Il “regalo” del barone de Banfield in sostituzione del teatro lirico

La demolizione della sala de Banfield - Tripcovich, per fare spazio a una piazza, ha già una storia. Una voce che parte dagli inizi del 2000. Per primo a lanciare la proposta nel 2003 fu l’architetto Mario Botta nell'ambito del progetto per la nuova sedGreensisam - Evergreen in Porto Vecchio. Nello stesso anno lo appoggiò Vittorio Sgarbi, che si pronunciò nuovamente nel 2006, quand’era assessore alla Cultura di Milano, e a Trieste si aprì un vero e proprio dibattito sull'ex stazione delle corriere di piazza Libertà.
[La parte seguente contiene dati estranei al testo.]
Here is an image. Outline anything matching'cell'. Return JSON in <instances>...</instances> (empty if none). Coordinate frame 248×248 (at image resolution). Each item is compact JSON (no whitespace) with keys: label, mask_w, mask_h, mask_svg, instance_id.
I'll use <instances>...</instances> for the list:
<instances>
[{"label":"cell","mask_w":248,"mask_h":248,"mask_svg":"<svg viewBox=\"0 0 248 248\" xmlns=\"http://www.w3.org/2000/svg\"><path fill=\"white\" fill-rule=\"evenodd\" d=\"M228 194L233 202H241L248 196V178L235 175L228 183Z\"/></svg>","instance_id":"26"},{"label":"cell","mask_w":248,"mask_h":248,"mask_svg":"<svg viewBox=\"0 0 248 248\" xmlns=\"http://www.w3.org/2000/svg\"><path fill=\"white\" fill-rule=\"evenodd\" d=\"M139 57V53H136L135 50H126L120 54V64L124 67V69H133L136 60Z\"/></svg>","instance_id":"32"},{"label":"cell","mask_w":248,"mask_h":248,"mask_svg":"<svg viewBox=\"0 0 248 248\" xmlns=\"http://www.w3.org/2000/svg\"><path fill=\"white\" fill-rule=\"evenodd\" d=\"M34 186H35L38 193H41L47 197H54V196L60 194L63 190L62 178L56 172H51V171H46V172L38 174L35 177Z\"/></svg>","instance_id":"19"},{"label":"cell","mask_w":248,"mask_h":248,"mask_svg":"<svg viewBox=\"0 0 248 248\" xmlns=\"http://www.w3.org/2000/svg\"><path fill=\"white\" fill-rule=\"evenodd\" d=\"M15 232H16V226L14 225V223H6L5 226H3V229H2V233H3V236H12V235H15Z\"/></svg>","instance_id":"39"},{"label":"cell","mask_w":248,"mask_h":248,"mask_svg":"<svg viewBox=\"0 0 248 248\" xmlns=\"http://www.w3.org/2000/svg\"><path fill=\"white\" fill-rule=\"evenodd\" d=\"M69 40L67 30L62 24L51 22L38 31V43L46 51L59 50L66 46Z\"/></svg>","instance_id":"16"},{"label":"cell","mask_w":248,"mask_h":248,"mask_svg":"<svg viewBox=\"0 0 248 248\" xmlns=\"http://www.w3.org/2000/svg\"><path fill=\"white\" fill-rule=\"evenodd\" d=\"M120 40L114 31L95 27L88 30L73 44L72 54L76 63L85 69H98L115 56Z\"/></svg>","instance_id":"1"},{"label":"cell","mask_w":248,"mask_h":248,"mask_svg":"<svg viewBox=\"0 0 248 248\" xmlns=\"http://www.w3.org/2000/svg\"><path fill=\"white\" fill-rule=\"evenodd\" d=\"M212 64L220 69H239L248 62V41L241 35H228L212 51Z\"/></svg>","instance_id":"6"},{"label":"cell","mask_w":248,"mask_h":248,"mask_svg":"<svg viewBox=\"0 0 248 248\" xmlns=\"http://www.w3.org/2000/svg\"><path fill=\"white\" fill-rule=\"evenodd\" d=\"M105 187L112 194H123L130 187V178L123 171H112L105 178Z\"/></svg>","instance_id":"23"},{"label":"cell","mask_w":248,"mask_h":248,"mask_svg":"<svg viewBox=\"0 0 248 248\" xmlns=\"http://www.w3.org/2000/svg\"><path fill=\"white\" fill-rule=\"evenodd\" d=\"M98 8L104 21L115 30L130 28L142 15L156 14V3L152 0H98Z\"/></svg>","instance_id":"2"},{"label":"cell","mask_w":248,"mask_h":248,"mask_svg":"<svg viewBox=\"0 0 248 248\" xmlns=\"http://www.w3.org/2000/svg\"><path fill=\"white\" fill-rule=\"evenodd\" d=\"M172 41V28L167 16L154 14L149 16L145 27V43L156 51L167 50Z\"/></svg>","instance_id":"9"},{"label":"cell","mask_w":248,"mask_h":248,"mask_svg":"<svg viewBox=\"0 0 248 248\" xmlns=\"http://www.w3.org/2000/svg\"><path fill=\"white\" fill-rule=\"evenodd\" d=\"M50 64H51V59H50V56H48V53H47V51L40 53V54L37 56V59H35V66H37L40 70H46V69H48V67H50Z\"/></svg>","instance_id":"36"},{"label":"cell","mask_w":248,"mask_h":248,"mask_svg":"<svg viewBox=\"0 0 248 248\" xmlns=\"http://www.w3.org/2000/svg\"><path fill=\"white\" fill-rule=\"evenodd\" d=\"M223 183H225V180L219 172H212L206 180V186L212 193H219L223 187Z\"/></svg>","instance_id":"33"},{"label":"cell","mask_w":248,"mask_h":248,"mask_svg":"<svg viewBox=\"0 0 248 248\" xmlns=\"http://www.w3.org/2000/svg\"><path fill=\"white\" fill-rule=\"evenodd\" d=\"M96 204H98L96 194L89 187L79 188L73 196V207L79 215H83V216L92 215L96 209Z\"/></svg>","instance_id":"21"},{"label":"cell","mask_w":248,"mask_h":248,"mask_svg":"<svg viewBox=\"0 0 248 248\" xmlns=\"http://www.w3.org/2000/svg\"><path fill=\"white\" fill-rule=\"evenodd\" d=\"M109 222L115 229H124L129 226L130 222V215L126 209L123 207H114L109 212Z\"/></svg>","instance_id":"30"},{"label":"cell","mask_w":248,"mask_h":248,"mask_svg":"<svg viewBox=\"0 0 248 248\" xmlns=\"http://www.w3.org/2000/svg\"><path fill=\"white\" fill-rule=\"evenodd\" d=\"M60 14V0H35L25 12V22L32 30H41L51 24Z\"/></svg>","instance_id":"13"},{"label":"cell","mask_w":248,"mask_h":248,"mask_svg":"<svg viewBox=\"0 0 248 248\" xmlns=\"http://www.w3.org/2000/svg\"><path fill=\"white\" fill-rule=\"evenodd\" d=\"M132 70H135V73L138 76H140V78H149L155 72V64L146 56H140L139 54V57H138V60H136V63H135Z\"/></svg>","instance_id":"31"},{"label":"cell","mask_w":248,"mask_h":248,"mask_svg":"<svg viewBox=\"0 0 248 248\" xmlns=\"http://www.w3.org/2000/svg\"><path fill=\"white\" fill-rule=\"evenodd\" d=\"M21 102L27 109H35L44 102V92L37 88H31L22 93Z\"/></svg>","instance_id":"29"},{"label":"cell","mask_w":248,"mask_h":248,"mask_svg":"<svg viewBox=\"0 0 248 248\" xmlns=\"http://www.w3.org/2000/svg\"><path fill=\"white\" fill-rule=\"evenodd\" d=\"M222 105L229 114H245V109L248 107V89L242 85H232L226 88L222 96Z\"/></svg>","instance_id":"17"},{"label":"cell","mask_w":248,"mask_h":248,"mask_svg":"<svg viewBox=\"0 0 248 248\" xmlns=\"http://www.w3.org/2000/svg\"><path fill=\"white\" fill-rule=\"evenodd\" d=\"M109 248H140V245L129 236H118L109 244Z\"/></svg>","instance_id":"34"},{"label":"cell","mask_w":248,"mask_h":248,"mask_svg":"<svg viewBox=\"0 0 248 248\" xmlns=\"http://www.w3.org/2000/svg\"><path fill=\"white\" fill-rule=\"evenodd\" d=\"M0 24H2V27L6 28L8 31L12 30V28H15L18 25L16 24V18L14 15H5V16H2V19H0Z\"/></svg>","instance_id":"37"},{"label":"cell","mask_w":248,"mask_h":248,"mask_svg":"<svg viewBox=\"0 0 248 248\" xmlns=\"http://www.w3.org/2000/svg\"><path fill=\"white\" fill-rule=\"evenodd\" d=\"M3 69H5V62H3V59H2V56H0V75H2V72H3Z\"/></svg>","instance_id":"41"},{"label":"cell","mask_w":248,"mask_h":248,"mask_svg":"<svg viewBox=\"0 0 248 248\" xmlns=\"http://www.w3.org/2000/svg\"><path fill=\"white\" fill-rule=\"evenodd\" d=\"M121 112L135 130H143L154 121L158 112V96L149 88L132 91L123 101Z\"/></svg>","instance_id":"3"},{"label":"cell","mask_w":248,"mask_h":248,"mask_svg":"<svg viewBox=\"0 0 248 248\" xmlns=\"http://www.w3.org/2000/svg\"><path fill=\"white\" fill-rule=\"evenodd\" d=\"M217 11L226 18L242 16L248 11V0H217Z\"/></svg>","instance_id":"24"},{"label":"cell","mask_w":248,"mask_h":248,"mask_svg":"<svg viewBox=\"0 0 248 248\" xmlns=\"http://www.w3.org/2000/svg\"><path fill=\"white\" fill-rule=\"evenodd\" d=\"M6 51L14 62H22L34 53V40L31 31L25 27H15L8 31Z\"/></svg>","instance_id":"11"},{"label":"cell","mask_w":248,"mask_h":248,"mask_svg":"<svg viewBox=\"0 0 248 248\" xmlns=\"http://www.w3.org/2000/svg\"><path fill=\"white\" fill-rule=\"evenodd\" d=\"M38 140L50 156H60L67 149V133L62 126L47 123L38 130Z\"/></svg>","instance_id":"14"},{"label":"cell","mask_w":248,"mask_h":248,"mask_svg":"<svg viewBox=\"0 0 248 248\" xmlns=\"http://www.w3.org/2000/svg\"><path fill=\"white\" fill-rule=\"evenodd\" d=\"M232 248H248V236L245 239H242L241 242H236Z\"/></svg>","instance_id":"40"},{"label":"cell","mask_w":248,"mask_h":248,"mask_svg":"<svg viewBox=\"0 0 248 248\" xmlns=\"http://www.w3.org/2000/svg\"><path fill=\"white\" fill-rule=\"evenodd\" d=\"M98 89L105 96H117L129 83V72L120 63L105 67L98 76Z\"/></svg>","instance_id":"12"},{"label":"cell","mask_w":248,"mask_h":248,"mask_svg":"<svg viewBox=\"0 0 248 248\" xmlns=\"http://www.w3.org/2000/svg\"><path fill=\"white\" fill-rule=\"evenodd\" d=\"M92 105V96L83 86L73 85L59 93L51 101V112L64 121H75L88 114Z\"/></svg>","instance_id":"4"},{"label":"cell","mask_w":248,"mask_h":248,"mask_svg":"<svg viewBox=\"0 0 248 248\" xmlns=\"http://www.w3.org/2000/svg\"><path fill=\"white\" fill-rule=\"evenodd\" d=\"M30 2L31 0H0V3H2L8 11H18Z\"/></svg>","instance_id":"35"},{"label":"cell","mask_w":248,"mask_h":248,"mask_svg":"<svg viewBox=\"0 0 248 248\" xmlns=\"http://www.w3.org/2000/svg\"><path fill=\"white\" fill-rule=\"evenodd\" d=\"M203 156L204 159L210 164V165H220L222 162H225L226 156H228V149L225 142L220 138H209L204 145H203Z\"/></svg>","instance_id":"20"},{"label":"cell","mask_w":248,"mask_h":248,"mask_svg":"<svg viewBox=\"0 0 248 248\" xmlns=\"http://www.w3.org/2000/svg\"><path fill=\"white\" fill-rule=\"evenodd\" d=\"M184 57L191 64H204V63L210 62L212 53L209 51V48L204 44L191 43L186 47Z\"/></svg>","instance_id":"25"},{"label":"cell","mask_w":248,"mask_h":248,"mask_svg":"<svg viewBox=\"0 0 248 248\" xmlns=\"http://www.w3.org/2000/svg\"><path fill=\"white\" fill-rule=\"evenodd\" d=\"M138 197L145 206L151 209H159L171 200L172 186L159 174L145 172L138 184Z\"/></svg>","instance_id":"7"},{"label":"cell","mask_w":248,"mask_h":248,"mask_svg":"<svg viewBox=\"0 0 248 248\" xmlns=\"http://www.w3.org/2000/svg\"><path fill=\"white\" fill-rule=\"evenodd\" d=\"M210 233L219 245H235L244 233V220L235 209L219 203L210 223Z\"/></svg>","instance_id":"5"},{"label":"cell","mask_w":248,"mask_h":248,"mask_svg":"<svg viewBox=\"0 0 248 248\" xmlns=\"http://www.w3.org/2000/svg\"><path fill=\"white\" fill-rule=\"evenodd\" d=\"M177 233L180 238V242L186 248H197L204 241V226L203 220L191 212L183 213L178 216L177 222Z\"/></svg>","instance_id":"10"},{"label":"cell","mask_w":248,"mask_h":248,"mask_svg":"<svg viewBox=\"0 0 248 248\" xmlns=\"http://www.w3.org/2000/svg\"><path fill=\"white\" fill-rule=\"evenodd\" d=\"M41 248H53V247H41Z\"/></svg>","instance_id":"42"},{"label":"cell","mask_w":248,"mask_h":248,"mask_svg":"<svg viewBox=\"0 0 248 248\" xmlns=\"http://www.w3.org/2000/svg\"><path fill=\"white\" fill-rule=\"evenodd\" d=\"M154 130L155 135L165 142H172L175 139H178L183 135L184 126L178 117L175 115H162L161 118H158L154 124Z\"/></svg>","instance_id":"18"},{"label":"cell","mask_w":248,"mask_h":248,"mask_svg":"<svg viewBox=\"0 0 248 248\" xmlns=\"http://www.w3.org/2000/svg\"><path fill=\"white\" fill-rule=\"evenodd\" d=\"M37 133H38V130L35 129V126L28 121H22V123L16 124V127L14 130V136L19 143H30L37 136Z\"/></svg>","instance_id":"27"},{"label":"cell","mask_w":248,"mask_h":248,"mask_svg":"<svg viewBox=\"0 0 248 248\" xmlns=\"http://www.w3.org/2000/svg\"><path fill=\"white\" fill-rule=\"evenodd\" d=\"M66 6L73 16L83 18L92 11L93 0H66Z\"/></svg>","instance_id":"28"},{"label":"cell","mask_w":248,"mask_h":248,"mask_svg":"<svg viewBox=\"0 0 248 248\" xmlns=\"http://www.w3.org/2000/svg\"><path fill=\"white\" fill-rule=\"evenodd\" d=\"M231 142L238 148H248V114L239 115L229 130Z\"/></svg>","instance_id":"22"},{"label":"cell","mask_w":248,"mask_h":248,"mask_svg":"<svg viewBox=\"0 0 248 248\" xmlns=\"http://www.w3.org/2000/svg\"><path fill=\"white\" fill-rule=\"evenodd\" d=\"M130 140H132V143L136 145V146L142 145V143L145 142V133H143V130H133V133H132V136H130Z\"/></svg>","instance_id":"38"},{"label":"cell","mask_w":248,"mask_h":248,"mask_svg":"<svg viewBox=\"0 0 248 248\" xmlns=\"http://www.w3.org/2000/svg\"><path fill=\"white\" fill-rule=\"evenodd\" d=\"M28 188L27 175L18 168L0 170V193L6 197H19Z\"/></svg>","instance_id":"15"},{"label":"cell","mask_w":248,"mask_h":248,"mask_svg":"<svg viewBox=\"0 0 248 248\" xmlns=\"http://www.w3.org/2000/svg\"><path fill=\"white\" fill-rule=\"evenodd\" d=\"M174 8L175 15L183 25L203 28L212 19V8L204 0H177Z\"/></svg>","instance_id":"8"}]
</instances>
Nello stesso periodo la Soprintendenza pose il vincolo sull’edificio con Ugo Soragni («L’ex autostazione fa aprte delle testimonianze importanti della storia, anche architettonica, della città«). Dopo l’atto, l'assessore all'urbanistica Maurizio Bucci contro questa tutela annunciò il ricorso al ministero dei Beni culturali e di seguito eventualmente al Tar. «E una struttura di mero gusto balcanico, aberrante, nata come teatro d’emergenza» decretò l’esteta Bucci (Se fosse rimasta in piedi, però, ci avrebbe visto bene una balera). Il primo cittadino Dipiazza definì la sala «una bruttura che personalmente raderei al suolo». Avendo fallito con l’ex Magazzino Vini (promise di demolirlo nel giro di sei mesi). il sindaco decostruzionista voleva almeno un altro trofeo da aggiungere dopo l’ex Piscina Bianchi. E così ora, dieci anni dopo, ci riprova.
La storia di sala teatrale risale al 1992, quando da stazione delle Autocorriere firmata Nordio nel 1935, prese il posto del Teatro Verdi durante la ristrutturazione ospitando ben cinque stagioni d’opera. Fru realizzata nell’arco di soli sei mesi e inaugurata solennemente il 16 dicembre 1992: quasi un miracolo di tempismo, tanto da meritare al Teatro“Verdi” il prestigioso Premio Abbiati. Nel giugno 2008, testimonial il violinista Uto Ughi (nella foto con Dipiazza), è stata intitolata al barone Raffaello de Banfied, compositore, musicista, direttore artistico del Verdi per oltre 26 anni, grande mecenate. E’ stato infatti colui che, tramite la storica società armatoriale Tripcovich, nata dal ceppo della sua famiglia, paga praticamente la Sala Tripcovich. Un regalo di cui Trieste non sa più che farsene.